EXTRACTED MATERIAL Block Start

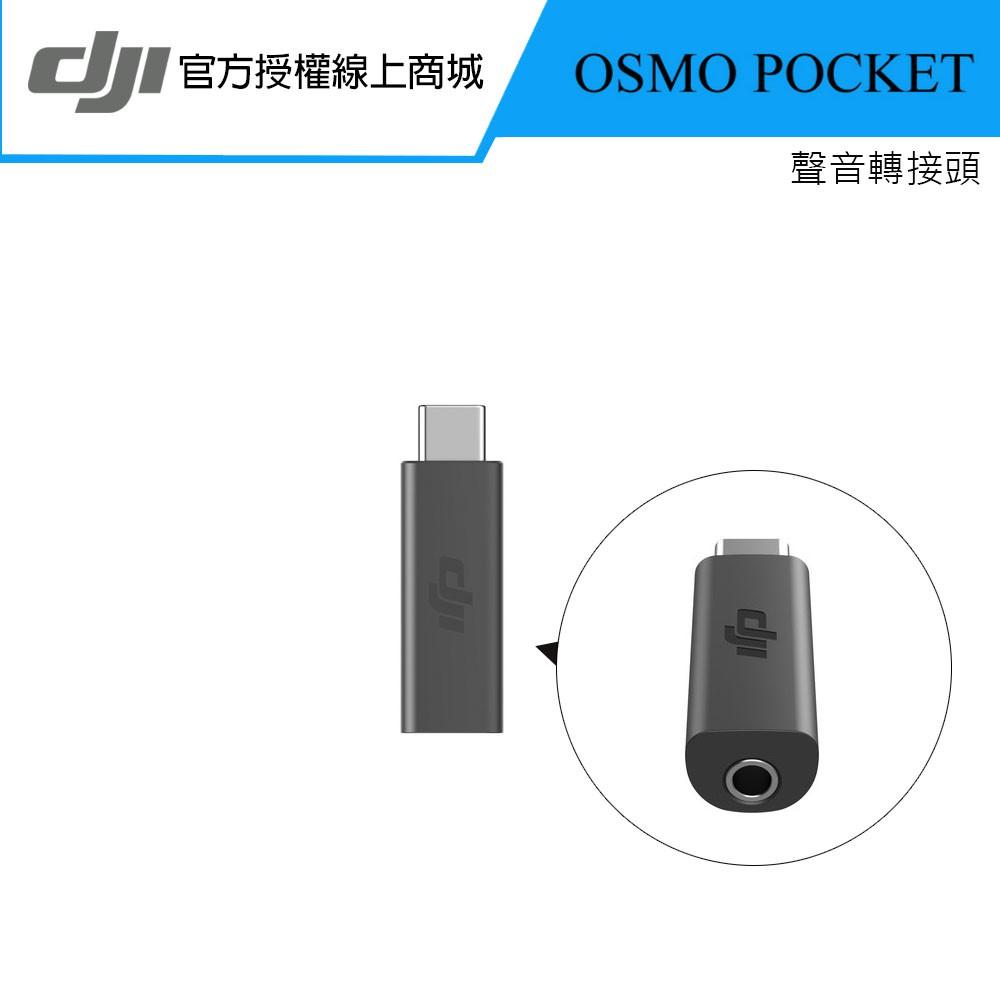 DJI Osmo Pocket 聲音轉接頭(3.5mm) 公司貨 現貨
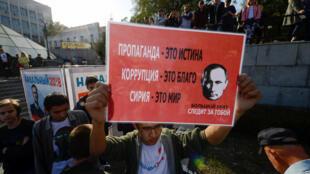 Плакат на акции сторонников Навального во Владивостоке 7 октября 2017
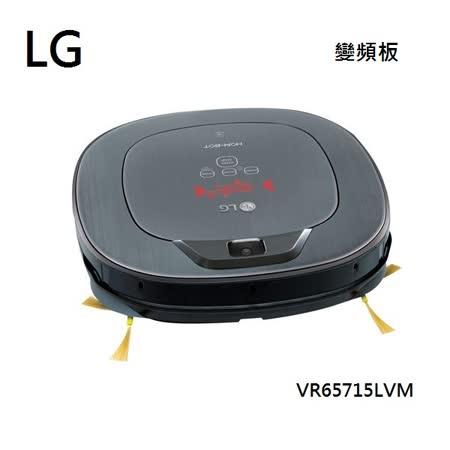 LG樂金 變頻馬達 雙眼小精靈掃地機 VR65715LVM 銀灰 清潔機器人(公司貨)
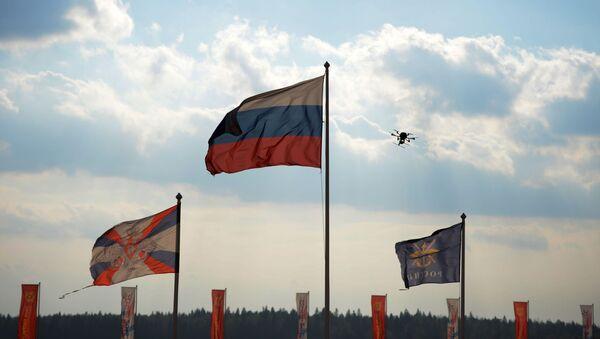 Vlajky - Sputnik Česká republika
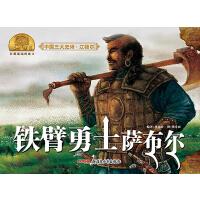 中国三大史诗・江格尔:铁臂勇士萨布尔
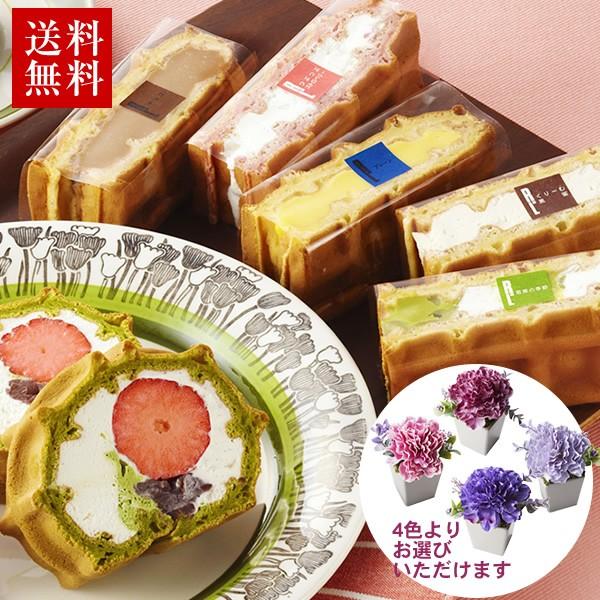 送料無料 アーティフィシャルフラワー&神戸ワッ...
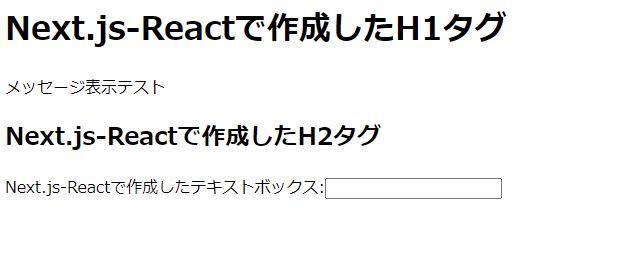 Next.jsでReactコンポーネントをSSRした結果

EXTRACTED MATERIAL Block End

*WORK ITEM:*
What is needed here is each line above set down word for word, minus the images.

*SOLVED EXERCISE:*
 DJI Osmo Pocket 聲音轉接頭(3.5mm) 公司貨 現貨
 Плакат на акции сторонников Навального во Владивостоке 7 октября 2017
 LG樂金 變頻馬達 雙眼小精靈掃地機 VR65715LVM 銀灰 清潔機器人(公司貨)
 Vlajky - Sputnik Česká republika
 中国三大史诗・江格尔:铁臂勇士萨布尔
 送料無料 アーティフィシャルフラワー&神戸ワッ...
 Next.jsでReactコンポーネントをSSRした結果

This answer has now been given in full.